移民, 在他们间不算什么大事,可是听文和韵的意思,高渐书瞒着他们一个字都不说, 似乎是想和C国认识的人通通断联。
这些人之中,也包括他们吗?
被这样直接点破做过的事,高渐书并未慌张,他还是没有用自己的手机加入通话, 借着林嘉鹿的手机窗口,说给他、说给所有人听。

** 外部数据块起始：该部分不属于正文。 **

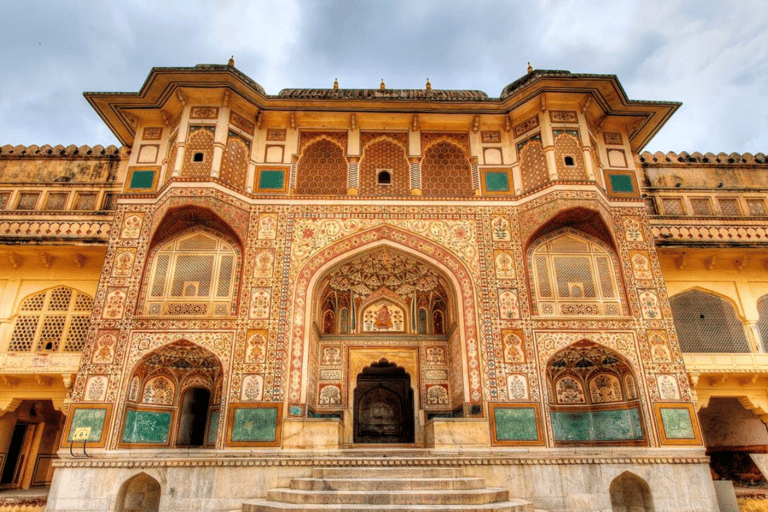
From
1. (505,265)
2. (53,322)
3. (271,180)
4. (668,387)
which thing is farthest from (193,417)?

“我的确想在国外开分公司, 也这么做了。”高渐书说,“可我并没有实践到底。”
他靠得不远不近, 林嘉鹿睫毛一颤,继续听。
高渐书叹了口气:“就这样装作不知道不好吗,也许就能心安理得慢慢疏远一个一年也见不了几次面的高中同学。文和韵,你这么问我, 我也想问你, 问你们一件事。”
他用极度冷静的眼神注视着屏幕中的五个人。
“你们真的这么需要我这个所谓的‘好兄弟’?我们到底是情敌, 还是兄弟?”
几年来众人心照不宣的想法,被高渐书接踵而来的两句提问暴露无遗。无形的子弹穿透屏幕,质问倒错, 震耳欲聋。
假沉默变成了真沉默。
本该炸锅的一群人, 竟一句话也没有接下去。
事情走向了不可预测的方向。
林嘉鹿躺不住了, 撑起身子就要说话,高渐书却挂断电话,转而看向他:“小鹿,来G市之前,我说我会告诉你, 为什么当初我会离开。”

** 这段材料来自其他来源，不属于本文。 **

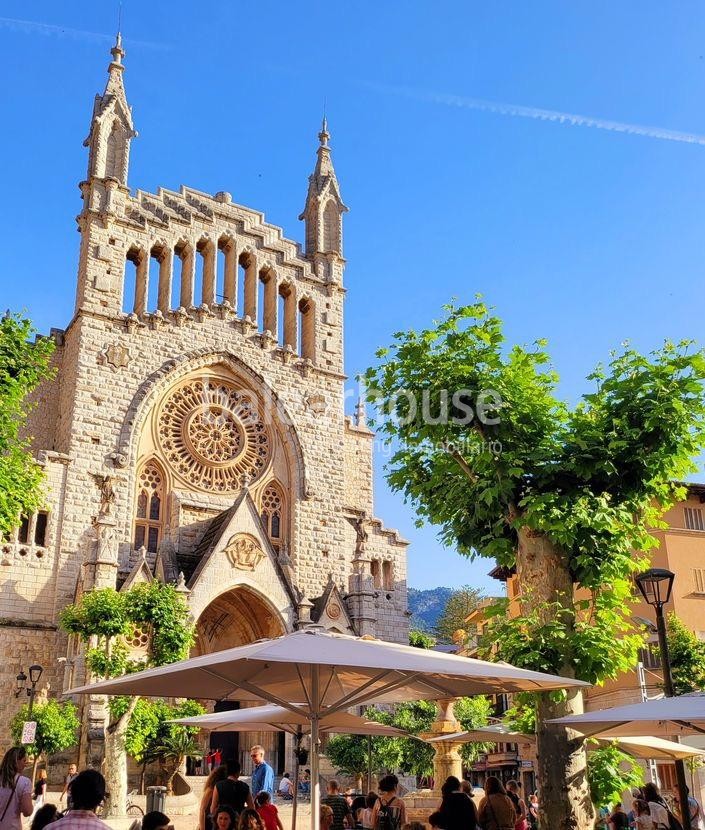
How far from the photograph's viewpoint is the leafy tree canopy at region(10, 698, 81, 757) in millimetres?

“小鹿,你还记得我们刚认识的时候吗?高中的日子现在想想,居然都模糊了,一转眼,就是八年。”
他叹道:“这么久了。”
八年,足够让一个情窦初开的少年从一往无前到畏手畏脚,少年心事如落花,被流水般的年岁悄无声息带走。一年又一年,他是个聪明人,生意场上的人精,在林嘉鹿身上,高渐书洞悉到了他的本质。
自由。
他和他,是一样的人。
若刨根问底去挖掘两人到底哪里又不同,那只能说,其中一个自由的人有了牵绊,他停下了追逐远方的脚步,试图留住一缕风。
“小鹿,大学那会儿,我曾经有一次单独来找你。”
林嘉鹿愣了一下。
他不知道有这回事。
高渐书回忆道:“应该就是……大一上学期那会儿,我没告诉任何人。”
高考结束,几人不出意外地考到了不同大学,出国的出国,异省的异省。在国内的四个人说远不远,联系到底是没有高中那样紧密,有段时间,群里发言寥寥。每个人都在享受自己的大学生活,交新朋友,选专业上课……缺少共同话题,旧朋友站在过去,落后新人一步。
说起来还要感谢束星洲,他是最早离开的那个,因此格外注意维护与林嘉鹿的关系,顺带着也就捎上了其他人。束星洲好像不太在乎什么主动被动,有想发的消息就发,没得到回应也无所谓,下一次还是继续发。